**INSTRUCTIONS FOR THE TASK:**
Resume the passage about God looking on His children like a proud father, picking up right after its final sentence.

**SELECTED PASSAGE:**
Segment Open

I have four nephews and one niece, and the very normal stages of development that they continue to accomplish make me look at them with awe as I think back to when each of them was born — not much bigger than my forearm, helpless, desperately needing to be taken care of.
I think of my pastor who started a church in his living room that somehow exploded into one of the fastest-growing churches in the country. And one thing that I find to be truly inspiring is watching him in the background at large events. I’ve yet to ask him his thoughts, but he has this afar off look as he observes the room, a sparkle in his eye, this wondrous look of amazement or awe as if to say, “Look at what God has done” — like a proud father.
I’ll forewarn you: this is the second of three closings. But as I begin to tie this bow, I’ll pose one final set of questions (hopefully) … What if God looks at me as his child, proud of me for my efforts? What if he looks at every failure proud of my attempts? And what if he looks at me — his child — and instead of waving his finger at me ranting about all the things I haven’t done, he just wants me to be with him like a child who runs into their parents’ arms to be held by them?

Segment Closed

**Stored data:**
Segment Open

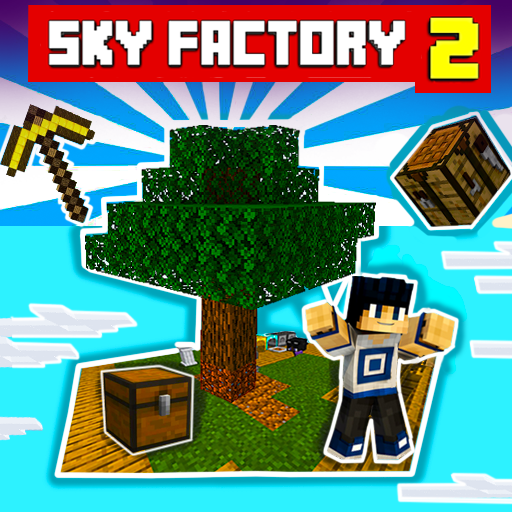 Mod Sky Factory Craft Addon icon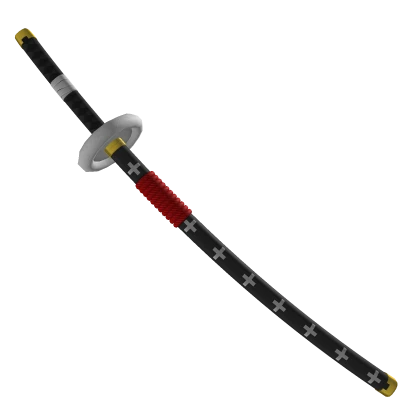 Law Sword Katana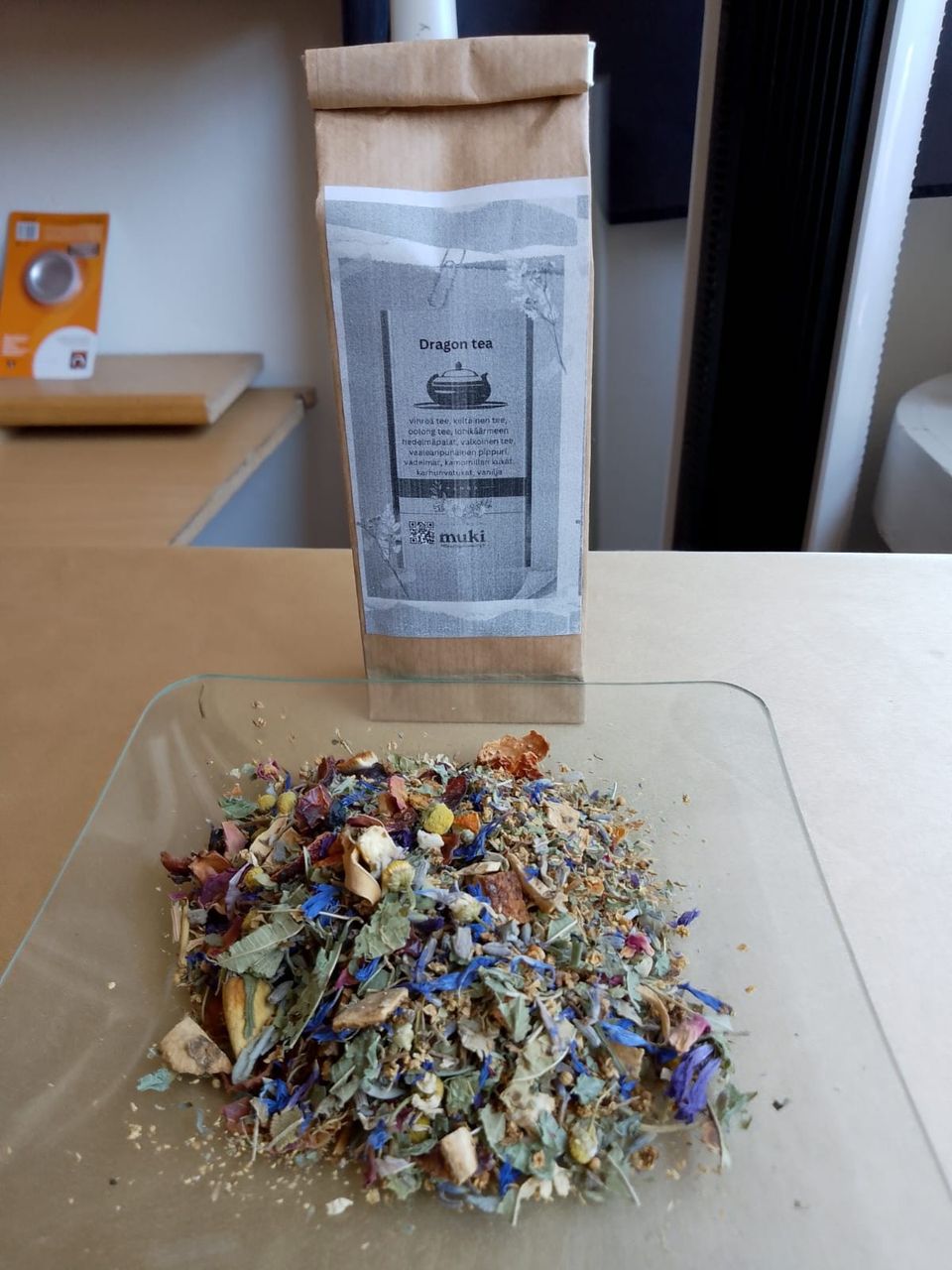 Herbal Infusion tea - Blossom Dance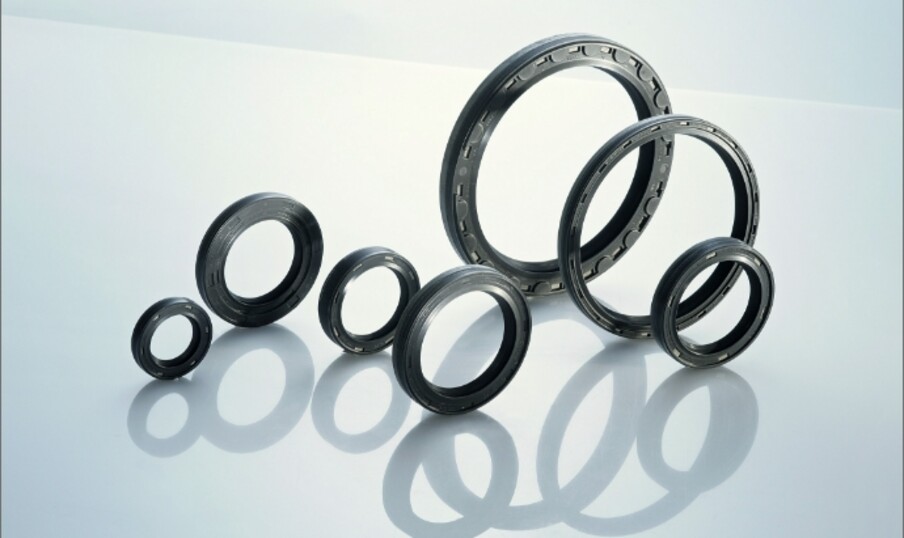 Dynamische Wellendichtringe (RWDR, Kassetten, IWDR®, IWDS®, F-LESS®)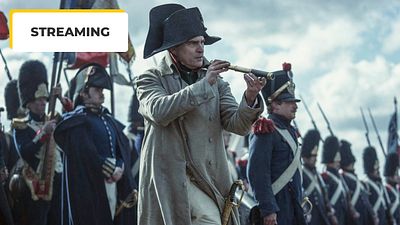 image de la news Napoléon : pourquoi le film de Ridley Scott ne sera pas disponible en streaming en France le 1er mars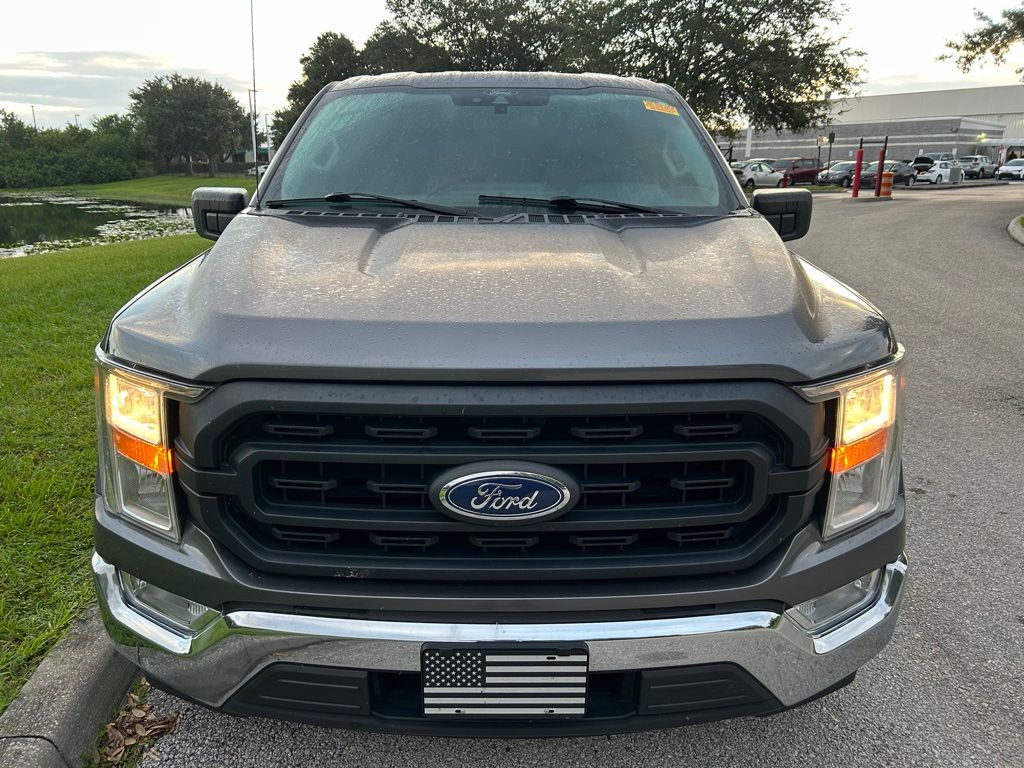Thumbnail: 2021 Ford F-150 - 8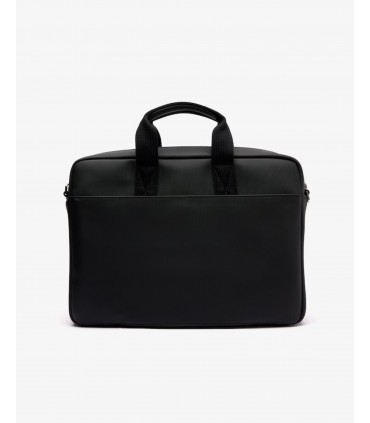 Maroquinerie sacoche lacoste 000noir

Segment Closed

**RESPONSE BOX:**
Ironically, as I’m posing this question, I saw a young girl (maybe pre-teen age) stand up and give her dad a kiss on the cheek. It reminded me of a conversation with my sister about how drastically different the experience has been as she watches her daughter (my three-year-old niece) run into her father’s arms simply because she wants him to hold her … something my sister said she’s never done, given our estranged relationship with our dad.
It reminded me of how much I hope to experience that some day, but it pains me to see how far-fetched it seems as something so meaningful must be preceded by something so juvenile (the prioritization of giving a girl butterflies), and I struggle to even get a girl to bat an eye at me.
Necessary God
While these are my thoughts (with the intermittent ADHD rants intertwined), I’m not convinced that seeing myself as God’s child is the full lesson because this won’t get me any closer to resolving any of my problems. I can’t just prioritize some kind of emotional connection with God and expect that to solve my very tangible struggles; namely financial turmoil, job loss, lack of friend or romantic connection, lack of achieving any ounce of what I feel purposed for or called to, and the lack of strength to address any of it (despite my desperate need to address these as the alternative is to tank my life further). I feel like I’d begun to win the battle against depression at some point in 2025, but depression has haunted me down and is now dominating every ounce of my life.
While my lack of discipline might reveal that I need to connect with God as Father, I also FIRMLY believe that God expects more of us than our postmodern, overly sensitive, lovey dovey, accountability-less society realizes.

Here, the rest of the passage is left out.